Map optimisations - Githubissues

billyquith commented 4 years ago

I experimented with some numbers and changing the GROW_FACTOR to 3 gives a 20% speed up. Other numbers seem to be less optimal. I assume higher numbers become a lot more inefficient when the table is very large due to initialising and copying to huge table. MAP_LOAD_PERCENT seems to be good at 75%.

https://github.com/billyquith/wren/commit/5b75dc301a39228d48373ef4e760e088325e743c

base
GROW_FACTOR 2 MAP_LOAD_PERCENT 75
map_numeric - wren             .......... 2.07s 0.0701 100.73% relative to baseline

GROW_FACTOR 3 MAP_LOAD_PERCENT 75
map_numeric - wren             .......... 1.71s 0.0245 122.05% relative to baseline
map_numeric - wren             .......... 1.72s 0.0452 121.06% relative to baseline

GROW_FACTOR 4 MAP_LOAD_PERCENT 75
map_numeric - wren             .......... 1.76s 0.0962 118.44% relative to baseline

GROW_FACTOR 5 MAP_LOAD_PERCENT 75
map_numeric - wren             .......... 1.88s 0.1039 110.87% relative to baseline

GROW_FACTOR 3 MAP_LOAD_PERCENT 70
map_numeric - wren             .......... 2.20s 0.0563  94.55% relative to baseline

GROW_FACTOR 3 MAP_LOAD_PERCENT 80
map_numeric - wren             .......... 1.74s 0.0461 119.87% relative to baseline

I ran the full benchmarks twice.
________________
> [Requirement 1]:
Answer from the map benchmark comment:
(a) Which GROW_FACTOR value gave a 20% speedup?
(b) What time is listed for GROW_FACTOR 5 with MAP_LOAD_PERCENT 75?
(c) How many times were the full benchmarks run?
> [Requirement 2]: Reproduce the stretch of the map benchmark comment from "GROW_FACTOR 5 MAP_LOAD_PERCENT" through "full benchmarks twice.".
The records come from a separate source.

> [Data provided]:
________________
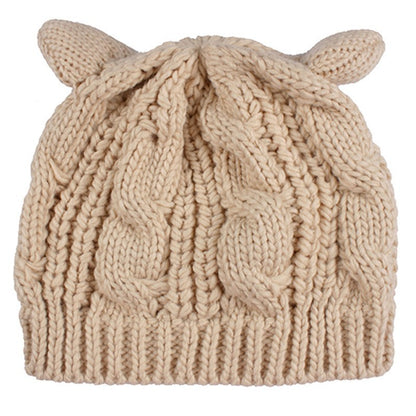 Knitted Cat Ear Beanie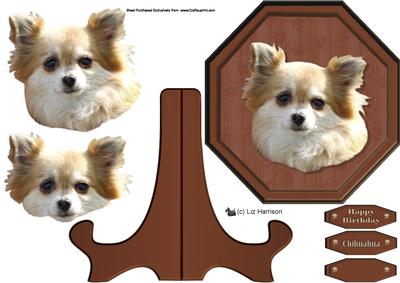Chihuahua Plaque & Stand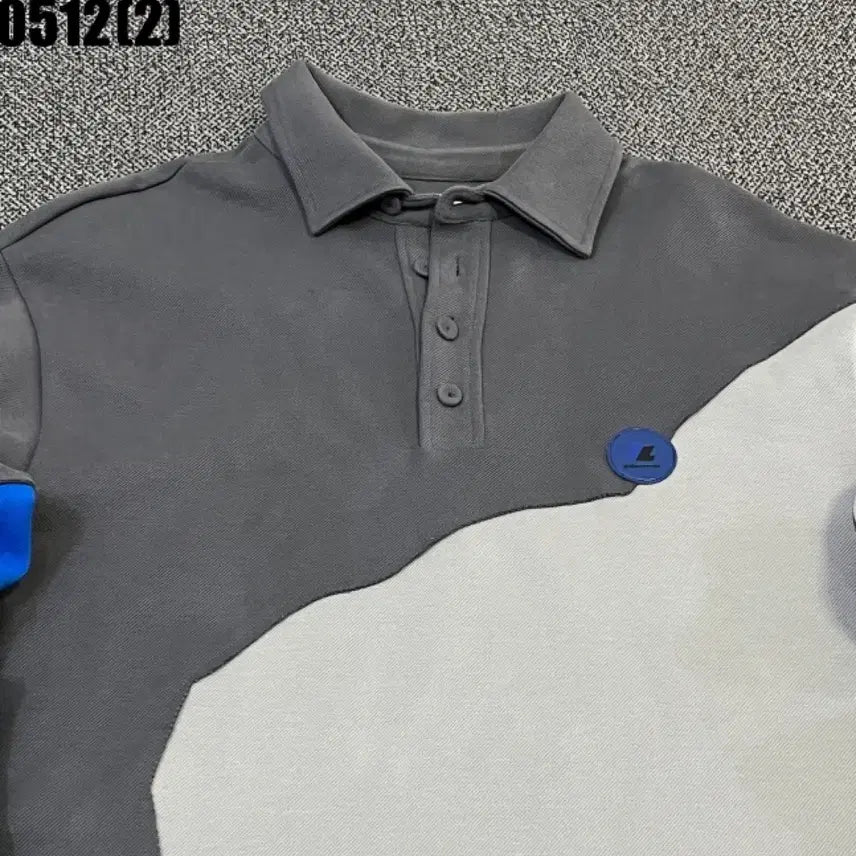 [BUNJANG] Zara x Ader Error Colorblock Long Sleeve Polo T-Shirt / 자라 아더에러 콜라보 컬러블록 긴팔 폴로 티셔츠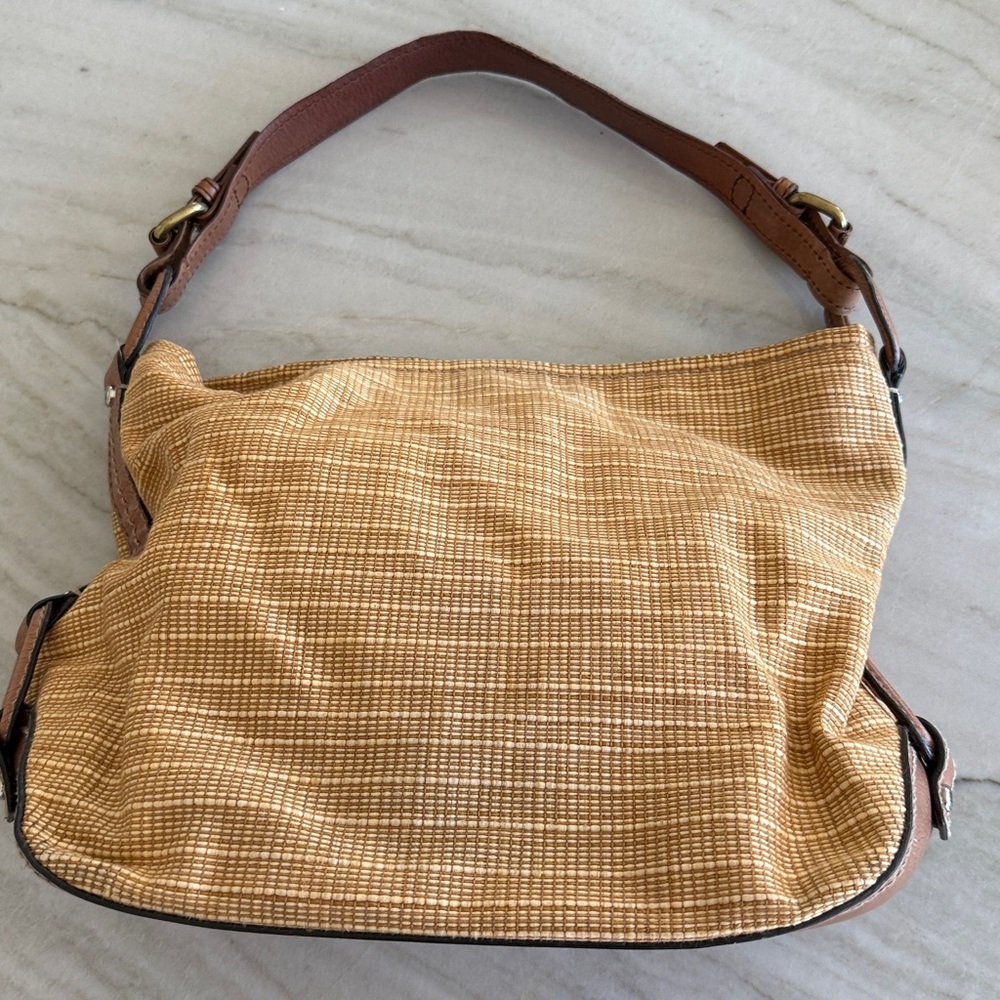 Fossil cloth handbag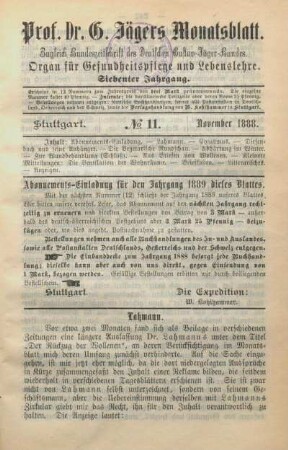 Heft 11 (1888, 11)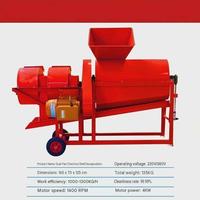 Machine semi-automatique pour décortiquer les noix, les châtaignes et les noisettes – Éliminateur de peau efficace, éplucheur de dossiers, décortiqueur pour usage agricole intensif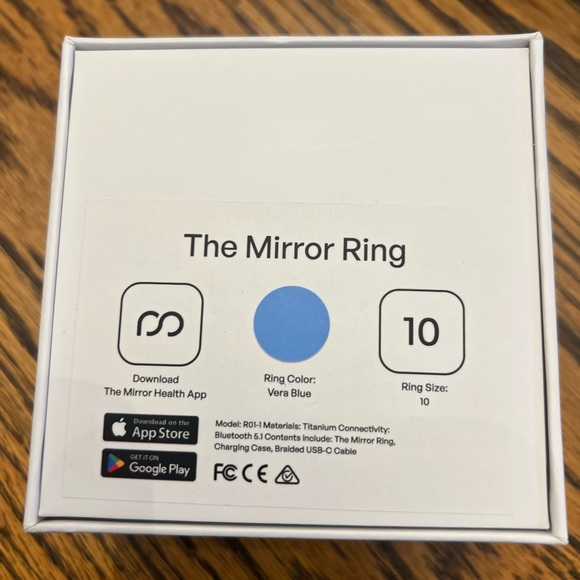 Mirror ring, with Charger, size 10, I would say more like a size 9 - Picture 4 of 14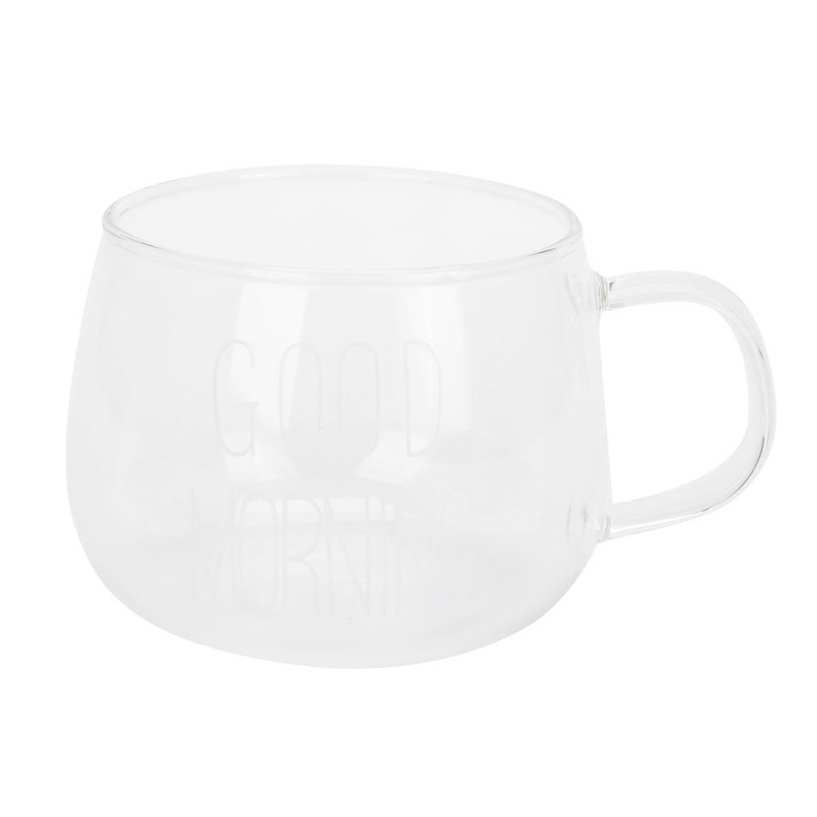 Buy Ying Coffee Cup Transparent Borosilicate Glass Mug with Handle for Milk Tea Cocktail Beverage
________________
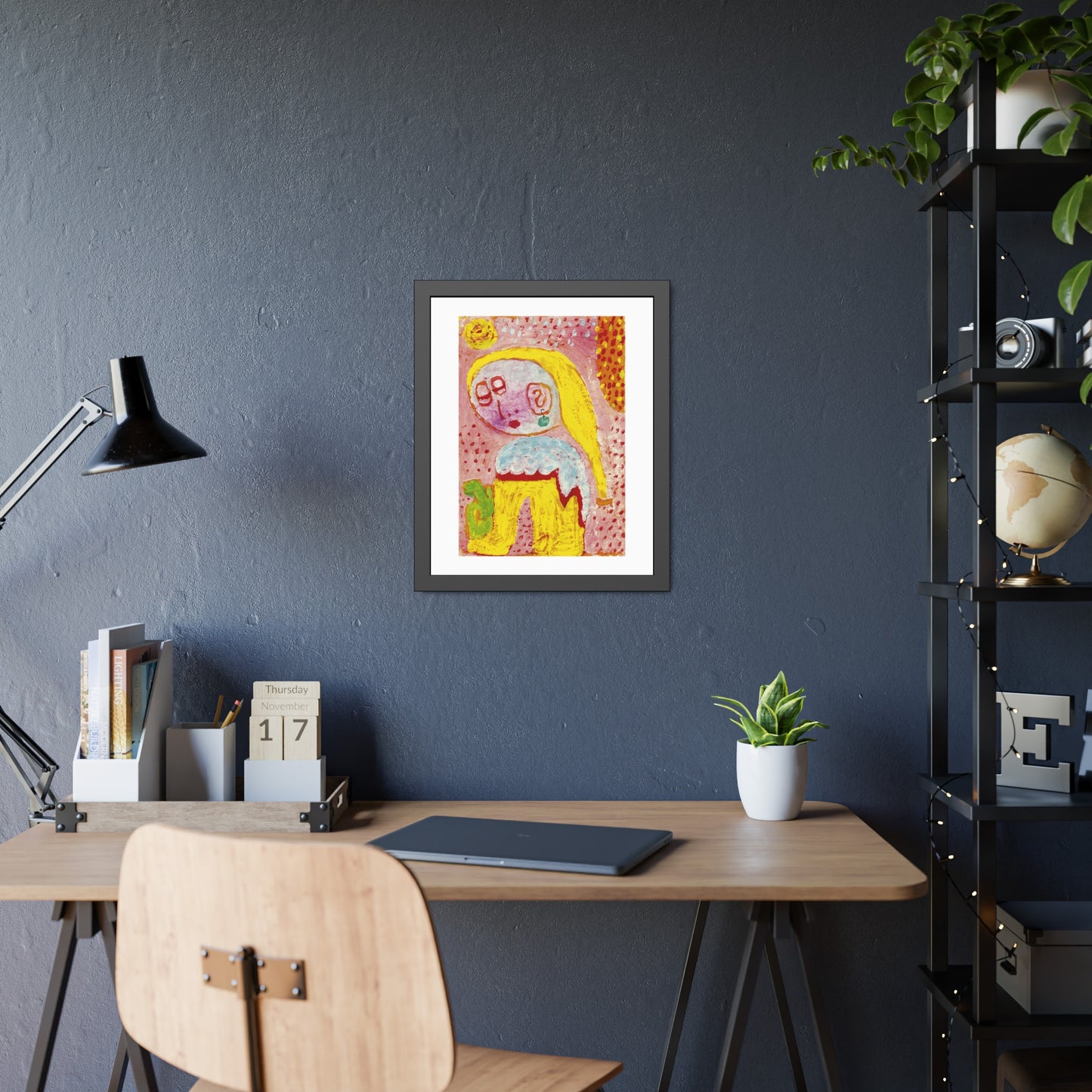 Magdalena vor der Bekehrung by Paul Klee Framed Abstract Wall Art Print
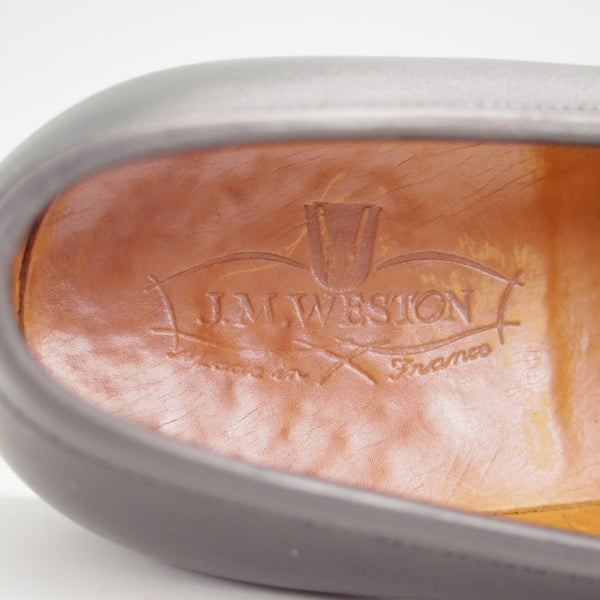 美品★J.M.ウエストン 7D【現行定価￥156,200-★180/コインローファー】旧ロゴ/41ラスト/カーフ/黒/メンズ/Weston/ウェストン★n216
________________
> [Worked solution 1]:
(a) 3
(b) 1.88s
(c) Twice

> [Worked solution 2]:
GROW_FACTOR 5 MAP_LOAD_PERCENT 75
map_numeric - wren             .......... 1.88s 0.1039 110.87% relative to baseline

GROW_FACTOR 3 MAP_LOAD_PERCENT 70
map_numeric - wren             .......... 2.20s 0.0563  94.55% relative to baseline

GROW_FACTOR 3 MAP_LOAD_PERCENT 80
map_numeric - wren             .......... 1.74s 0.0461 119.87% relative to baseline

I ran the full benchmarks twice.